RAG 🟡
Need: The model needs up-to-date or specialist knowledge that is not in its training data.
Explanation: Retrieval-Augmented Generation — you inject retrieved documents as context and instruct the model not to invent anything beyond them.
Prompt format:
“Use ONLY the following information: [context]. Answer: [question]. If you don’t know — write ‘I don’t know’.”
QA usage example
“Based on the following API documentation: [docs excerpt] — write a REST Assured test verifying the /users endpoint. Do not invent parameters that are not in the documentation.”
When to use RAG?
When AI needs to work with your data — API documentation, requirements, specifications. The key sentence: “Do not invent anything beyond the provided context.”
Few-Shot Prompting 🟢
Need: The model does not understand the expected format — you give it examples instead of explaining.

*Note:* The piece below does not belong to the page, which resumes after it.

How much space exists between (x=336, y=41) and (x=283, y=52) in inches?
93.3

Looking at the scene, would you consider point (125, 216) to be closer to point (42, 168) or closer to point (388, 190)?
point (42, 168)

Explanation: You provide 2-3 input→output pairs as a pattern. The model imitates the pattern. A fundamental technique for ensuring repeatability.
Prompt format:
“Example 1: [input] → [output]. Example 2: [input] → [output]. Now: [your question]“
QA usage example
“‘Login fails with 500’ → Critical, Auth. ‘Typo in footer’ → Low, UI. Now: ‘Payment timeout after 30s’ → ?”
When to use Few-Shot?
When you need a repeatable format — bug classification, tagging, generating test cases in a specific template. 2-3 examples are enough.